2. The method according to claim 1, comprising using electrical power from regenerative energy sources for the electric heating.

3. The method according to claim 1, further comprising, after the gas has exited the unit, enriching the gas with natural gas, coke oven gas, or a synthesis gas from biomass or coal.

4. The method according to claim 1, comprising enriching the gas mixture with oxygen.
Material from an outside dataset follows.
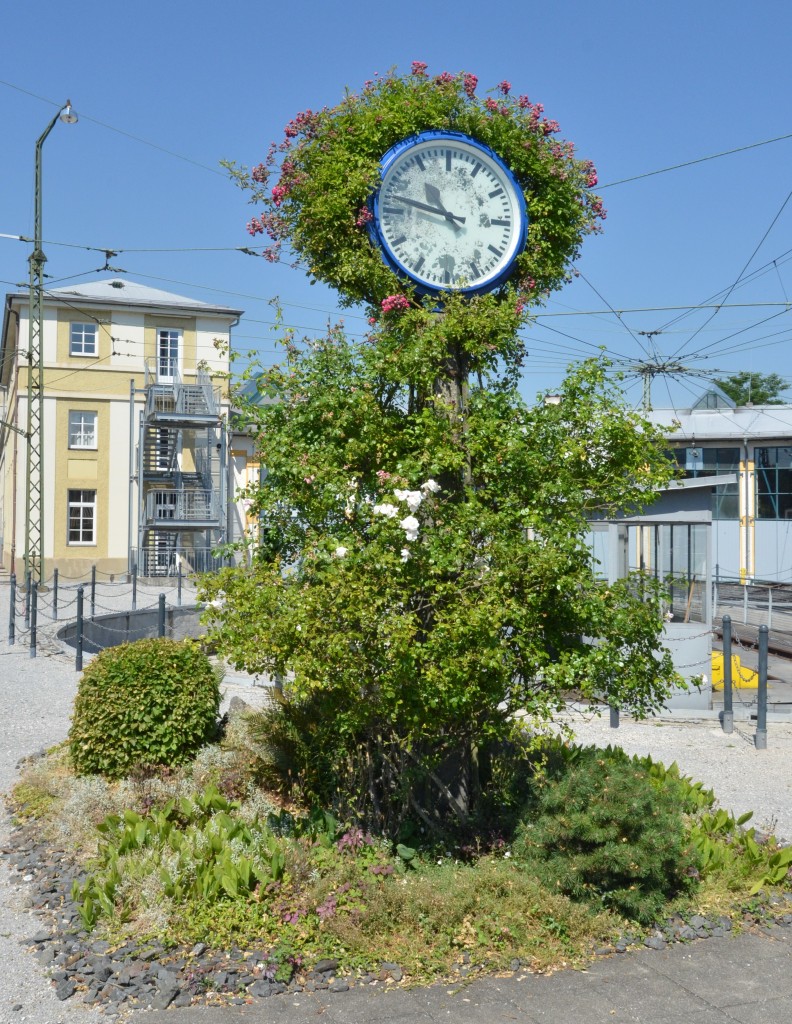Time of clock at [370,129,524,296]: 10:47
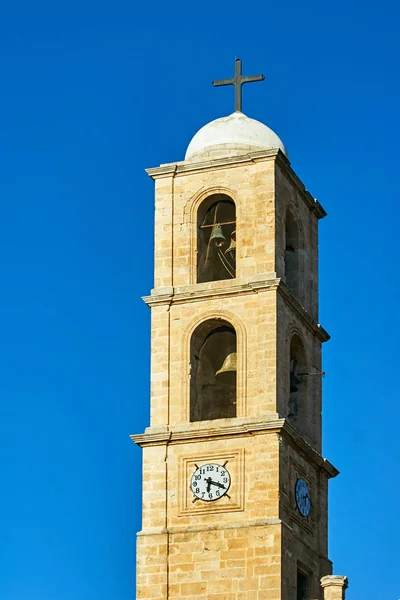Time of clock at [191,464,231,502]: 6:19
5. The method according to claim 1, comprising enriching the gas taken from the reduction shaft with natural gas, coke oven gas, or a synthesis gas from biomass or coal and then heating the enriched gas.

6. The method according to claim 1, comprising enriching the gas taken from the reduction shaft with natural gas, coke oven gas, or a synthesis gas from biomass or coal and then transforming the enriched gas in a reformer.

7. The method according to claim 1, comprising ensuring a cost-optimized use of energy sources through a continuous evaluation of gas prices and electricity prices.